Entries on spatial positioning
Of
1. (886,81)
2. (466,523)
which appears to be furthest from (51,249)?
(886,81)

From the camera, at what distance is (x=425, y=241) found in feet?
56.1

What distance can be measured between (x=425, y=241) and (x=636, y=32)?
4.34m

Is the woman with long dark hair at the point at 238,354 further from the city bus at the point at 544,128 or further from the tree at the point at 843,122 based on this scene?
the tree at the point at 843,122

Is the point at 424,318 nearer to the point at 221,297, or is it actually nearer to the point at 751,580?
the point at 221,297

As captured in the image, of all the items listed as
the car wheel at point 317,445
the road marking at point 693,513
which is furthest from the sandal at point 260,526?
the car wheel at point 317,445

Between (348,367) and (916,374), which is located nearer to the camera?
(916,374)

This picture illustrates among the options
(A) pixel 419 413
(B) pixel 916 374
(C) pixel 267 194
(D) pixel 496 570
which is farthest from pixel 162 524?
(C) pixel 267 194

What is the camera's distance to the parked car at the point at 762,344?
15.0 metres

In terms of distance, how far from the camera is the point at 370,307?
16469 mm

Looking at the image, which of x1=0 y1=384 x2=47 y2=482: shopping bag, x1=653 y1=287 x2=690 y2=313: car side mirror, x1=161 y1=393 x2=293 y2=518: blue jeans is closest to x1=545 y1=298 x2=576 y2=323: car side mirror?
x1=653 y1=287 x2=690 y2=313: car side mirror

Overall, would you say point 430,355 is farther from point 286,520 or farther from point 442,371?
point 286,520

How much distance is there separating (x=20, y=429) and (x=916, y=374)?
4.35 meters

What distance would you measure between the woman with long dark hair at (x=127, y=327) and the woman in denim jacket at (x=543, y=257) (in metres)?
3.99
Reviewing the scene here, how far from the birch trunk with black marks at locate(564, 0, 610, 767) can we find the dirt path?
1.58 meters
...
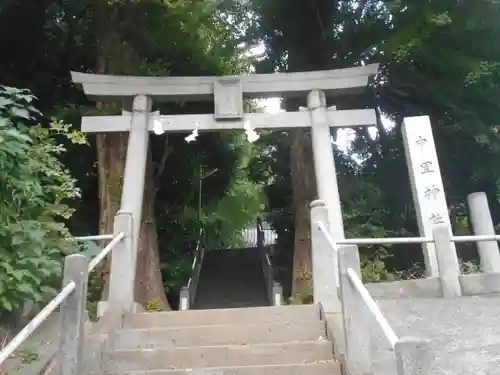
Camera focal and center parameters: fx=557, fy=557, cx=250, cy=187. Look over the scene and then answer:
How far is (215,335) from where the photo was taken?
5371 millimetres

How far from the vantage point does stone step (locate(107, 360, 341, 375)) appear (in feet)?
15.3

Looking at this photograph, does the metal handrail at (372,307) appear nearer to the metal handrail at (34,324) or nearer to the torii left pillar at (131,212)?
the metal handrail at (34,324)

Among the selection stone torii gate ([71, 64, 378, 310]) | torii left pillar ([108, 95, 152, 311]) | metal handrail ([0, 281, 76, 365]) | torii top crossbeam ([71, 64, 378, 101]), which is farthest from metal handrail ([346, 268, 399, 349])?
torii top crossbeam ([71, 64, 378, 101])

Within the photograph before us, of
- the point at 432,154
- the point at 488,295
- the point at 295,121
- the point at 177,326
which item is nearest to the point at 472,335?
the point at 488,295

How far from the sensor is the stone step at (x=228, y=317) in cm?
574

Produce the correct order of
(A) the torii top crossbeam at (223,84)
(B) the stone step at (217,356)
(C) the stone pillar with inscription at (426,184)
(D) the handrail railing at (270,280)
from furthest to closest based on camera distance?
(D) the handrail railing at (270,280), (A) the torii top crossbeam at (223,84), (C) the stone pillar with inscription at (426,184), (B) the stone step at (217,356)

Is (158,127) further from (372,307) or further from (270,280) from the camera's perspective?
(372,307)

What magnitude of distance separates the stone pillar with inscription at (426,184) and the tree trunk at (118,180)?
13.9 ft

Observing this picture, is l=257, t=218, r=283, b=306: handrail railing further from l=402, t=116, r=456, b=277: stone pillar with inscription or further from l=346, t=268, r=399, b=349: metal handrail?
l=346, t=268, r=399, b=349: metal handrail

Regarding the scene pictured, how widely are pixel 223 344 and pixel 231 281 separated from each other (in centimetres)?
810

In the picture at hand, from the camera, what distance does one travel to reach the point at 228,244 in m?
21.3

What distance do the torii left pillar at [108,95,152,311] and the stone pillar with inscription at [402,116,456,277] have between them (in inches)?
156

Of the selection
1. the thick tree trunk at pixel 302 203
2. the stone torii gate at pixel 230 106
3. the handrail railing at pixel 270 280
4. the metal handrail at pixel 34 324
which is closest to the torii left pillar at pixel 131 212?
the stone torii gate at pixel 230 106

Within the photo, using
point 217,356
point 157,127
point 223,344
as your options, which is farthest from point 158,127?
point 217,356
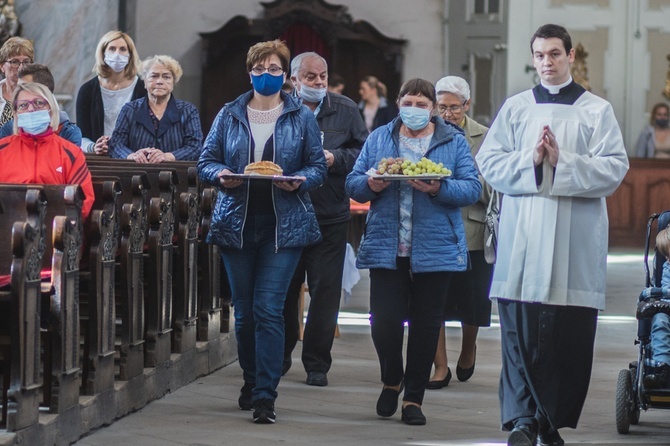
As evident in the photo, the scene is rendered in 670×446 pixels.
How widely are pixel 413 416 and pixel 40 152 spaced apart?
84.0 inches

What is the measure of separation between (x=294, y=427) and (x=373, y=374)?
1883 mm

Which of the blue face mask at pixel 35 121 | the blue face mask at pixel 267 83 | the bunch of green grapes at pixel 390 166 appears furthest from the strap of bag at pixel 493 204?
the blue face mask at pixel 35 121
==
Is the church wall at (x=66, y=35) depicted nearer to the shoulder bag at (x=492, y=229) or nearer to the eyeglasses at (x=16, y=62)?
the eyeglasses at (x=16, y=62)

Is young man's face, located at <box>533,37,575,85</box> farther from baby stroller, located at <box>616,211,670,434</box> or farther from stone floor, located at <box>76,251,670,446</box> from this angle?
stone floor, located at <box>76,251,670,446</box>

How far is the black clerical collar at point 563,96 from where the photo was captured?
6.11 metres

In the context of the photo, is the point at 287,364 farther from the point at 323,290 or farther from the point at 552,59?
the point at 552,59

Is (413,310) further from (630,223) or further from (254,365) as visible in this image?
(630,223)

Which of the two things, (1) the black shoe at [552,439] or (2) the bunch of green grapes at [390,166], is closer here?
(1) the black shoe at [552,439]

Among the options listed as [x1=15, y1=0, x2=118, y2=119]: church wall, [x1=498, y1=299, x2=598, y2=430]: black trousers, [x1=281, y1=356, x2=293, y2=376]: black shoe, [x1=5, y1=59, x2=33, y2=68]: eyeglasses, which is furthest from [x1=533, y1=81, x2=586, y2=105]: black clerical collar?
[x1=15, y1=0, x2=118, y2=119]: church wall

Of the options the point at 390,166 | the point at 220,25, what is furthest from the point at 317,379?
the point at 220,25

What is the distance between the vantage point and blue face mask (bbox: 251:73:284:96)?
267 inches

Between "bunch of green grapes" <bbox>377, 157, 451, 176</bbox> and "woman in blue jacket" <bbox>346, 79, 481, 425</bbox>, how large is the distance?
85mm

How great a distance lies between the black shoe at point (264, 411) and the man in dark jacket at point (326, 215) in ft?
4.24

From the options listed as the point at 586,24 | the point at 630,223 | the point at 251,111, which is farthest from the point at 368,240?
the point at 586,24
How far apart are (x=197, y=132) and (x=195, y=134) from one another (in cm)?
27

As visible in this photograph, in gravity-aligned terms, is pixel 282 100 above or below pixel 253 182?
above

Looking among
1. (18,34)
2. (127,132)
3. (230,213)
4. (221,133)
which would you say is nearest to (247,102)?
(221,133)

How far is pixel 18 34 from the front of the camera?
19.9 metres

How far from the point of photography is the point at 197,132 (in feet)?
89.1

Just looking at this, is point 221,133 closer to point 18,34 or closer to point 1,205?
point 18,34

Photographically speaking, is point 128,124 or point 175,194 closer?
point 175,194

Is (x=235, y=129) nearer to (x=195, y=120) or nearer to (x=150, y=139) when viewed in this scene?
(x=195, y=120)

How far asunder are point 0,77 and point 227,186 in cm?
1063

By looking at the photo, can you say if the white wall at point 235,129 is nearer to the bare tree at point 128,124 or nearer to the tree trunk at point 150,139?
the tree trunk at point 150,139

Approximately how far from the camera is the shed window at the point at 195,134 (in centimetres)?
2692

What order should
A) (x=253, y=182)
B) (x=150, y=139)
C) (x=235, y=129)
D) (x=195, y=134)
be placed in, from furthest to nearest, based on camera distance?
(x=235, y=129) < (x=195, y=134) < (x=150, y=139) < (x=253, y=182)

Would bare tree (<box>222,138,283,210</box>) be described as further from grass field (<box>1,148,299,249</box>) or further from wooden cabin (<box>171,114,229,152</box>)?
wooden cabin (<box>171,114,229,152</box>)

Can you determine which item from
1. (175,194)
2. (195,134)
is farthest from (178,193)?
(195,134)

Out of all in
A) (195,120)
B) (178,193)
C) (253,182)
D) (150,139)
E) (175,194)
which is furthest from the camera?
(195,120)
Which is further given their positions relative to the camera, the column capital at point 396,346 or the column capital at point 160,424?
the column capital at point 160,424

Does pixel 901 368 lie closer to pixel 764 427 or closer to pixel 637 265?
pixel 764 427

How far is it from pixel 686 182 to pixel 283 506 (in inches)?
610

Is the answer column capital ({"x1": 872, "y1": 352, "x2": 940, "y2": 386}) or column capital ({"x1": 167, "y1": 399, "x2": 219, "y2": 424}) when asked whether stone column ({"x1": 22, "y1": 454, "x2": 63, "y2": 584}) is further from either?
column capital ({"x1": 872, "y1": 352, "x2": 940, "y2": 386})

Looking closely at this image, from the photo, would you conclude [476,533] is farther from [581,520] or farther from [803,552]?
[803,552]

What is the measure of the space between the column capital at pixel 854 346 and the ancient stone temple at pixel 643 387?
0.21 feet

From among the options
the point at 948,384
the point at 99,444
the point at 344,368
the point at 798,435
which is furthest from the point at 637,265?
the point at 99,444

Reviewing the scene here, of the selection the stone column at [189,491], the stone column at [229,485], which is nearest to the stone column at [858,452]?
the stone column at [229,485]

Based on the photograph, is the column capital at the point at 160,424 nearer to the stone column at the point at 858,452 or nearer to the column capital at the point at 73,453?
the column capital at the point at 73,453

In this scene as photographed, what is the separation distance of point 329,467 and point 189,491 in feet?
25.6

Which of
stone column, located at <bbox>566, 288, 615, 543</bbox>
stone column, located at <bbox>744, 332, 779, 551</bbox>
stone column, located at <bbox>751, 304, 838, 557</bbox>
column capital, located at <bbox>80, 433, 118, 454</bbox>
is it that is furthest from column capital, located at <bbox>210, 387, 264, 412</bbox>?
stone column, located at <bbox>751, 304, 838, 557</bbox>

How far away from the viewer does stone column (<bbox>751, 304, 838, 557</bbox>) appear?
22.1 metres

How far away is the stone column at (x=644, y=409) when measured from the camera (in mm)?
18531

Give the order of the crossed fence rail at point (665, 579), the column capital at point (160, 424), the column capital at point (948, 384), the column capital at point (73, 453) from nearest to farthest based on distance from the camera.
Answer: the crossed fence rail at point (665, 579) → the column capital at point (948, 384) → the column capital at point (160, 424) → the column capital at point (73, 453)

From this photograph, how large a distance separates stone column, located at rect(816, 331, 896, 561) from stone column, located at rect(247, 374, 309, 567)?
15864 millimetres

**Short exercise**
Show every line above that contains the word "church", treating uppercase and lowercase as distinct.

**Exercise solution**
Is the church wall at (x=66, y=35) depicted nearer to the shoulder bag at (x=492, y=229) or nearer to the eyeglasses at (x=16, y=62)?
Among the options listed as [x1=15, y1=0, x2=118, y2=119]: church wall, [x1=498, y1=299, x2=598, y2=430]: black trousers, [x1=281, y1=356, x2=293, y2=376]: black shoe, [x1=5, y1=59, x2=33, y2=68]: eyeglasses, which is furthest from [x1=533, y1=81, x2=586, y2=105]: black clerical collar?
[x1=15, y1=0, x2=118, y2=119]: church wall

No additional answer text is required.